Алва Скаррет, холостяк, на имя которого в банке лежало два миллиона долларов, отлично играл в гольф и был главным редактором газеты «Знамя».
Именно ему пришла в голову идея провести компанию по борьбе с трущобами. «Знамя» и другие газеты Вайнэнда все время проводили какие-нибудь кампании. Недавно они закончили кампанию, посвященную авиации. Она была предпринята с большим размахом и содержала в себе все — от конкурса мальчиков до 10 лет на лучшую модель самолета до полета владельца газеты Вайнэнда, дипломированного пилота из Лос-Анжелеса в Нью-Йорк, установившего новый рекорд скорости. Газеты поместили фотография Вайнэнда в летном комбинезоне с гарденией в петлице. На вопросы корреспондентом о своем первом желании после приземления, он ответил, что хочет поцеловать самую красивую женщину из присутствующих, и запечатлел поцелуй на лбу у старухи, заявив, что она напоминает ему его мать.
Когда Алва Скаррет спросил Вайнэнда, что он думает о его затее, тот ответил:
— Ну что ж, валяй. Постарайся выжать из этого все, что можно.
И уехал в кругосветное путешествие на своей белоснежной яхте.
Алва Скаррет вызвал Доминику Франком и поручил ей обследовать условия жизни в трущобах. Доминика только что вернулась из Бьяррица, где она провела все лето. Она была одной из любимых служащих Скаррета, и он не ограничивал её отпуск по двум причинам, во-первых, он был при встречах с ней не в своей тарелке и не смог бы ей отказать, и, во-вторых, он знал, что она может оставить свою работу, когда ей заблагорассудится.

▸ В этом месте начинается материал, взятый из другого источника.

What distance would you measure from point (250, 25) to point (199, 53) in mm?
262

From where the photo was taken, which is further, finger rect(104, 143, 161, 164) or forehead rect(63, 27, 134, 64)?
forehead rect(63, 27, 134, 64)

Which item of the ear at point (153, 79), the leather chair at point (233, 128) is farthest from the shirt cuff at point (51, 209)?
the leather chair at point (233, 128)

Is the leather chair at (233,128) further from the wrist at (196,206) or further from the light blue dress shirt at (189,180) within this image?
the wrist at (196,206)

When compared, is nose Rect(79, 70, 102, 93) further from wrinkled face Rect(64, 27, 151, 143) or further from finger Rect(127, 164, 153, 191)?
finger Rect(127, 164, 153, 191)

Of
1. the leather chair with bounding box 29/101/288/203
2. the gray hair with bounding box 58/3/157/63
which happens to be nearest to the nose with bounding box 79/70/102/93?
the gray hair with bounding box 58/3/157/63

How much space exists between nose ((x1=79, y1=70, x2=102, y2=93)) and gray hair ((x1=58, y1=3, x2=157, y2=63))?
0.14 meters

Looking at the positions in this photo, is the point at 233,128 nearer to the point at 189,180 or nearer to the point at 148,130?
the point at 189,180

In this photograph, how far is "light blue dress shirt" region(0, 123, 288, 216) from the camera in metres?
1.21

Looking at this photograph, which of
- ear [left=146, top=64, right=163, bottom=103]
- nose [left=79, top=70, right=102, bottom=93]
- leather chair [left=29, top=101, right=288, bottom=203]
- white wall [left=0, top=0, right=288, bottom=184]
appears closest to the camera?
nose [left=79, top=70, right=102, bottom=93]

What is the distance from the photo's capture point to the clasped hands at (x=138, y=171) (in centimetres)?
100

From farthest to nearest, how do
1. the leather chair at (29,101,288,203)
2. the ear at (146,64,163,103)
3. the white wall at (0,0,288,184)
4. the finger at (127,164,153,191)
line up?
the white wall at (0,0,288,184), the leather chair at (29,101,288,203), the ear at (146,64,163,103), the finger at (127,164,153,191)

Доминика поселилась в трущобах на две недели. В её комнате не было окон, и свет падал через люк на потолке. Ей надо было взбираться на пятый этаж. В доме не было даже воды. Доминика сама готовила себе пищу в одной кухне вместе с многодетной семьей этажом ниже. Вечерами она посещала соседей и сидела с ними на ступеньках лестницы. Она ходила с местными девушками в самые дешевые кинотеатры. Она носила старые кофты и юбки. Её необычайная хрупкость наводила всех на мысль, что она голодает. Соседи были уверены, что у неё туберкулез. Но двигалась она с такой же уверенной грацией, как будто находилась в гостиной у Халькомбов. Она сама мыла пол у себя в комнате, чистила картошку, купалась в корыте. Ей никогда раньше не приходилось этого делать, но она делала это так, как будто жила здесь всю свою жизнь. Она была очень деловой и энергичной, что никак не гармонировало с её внешностью.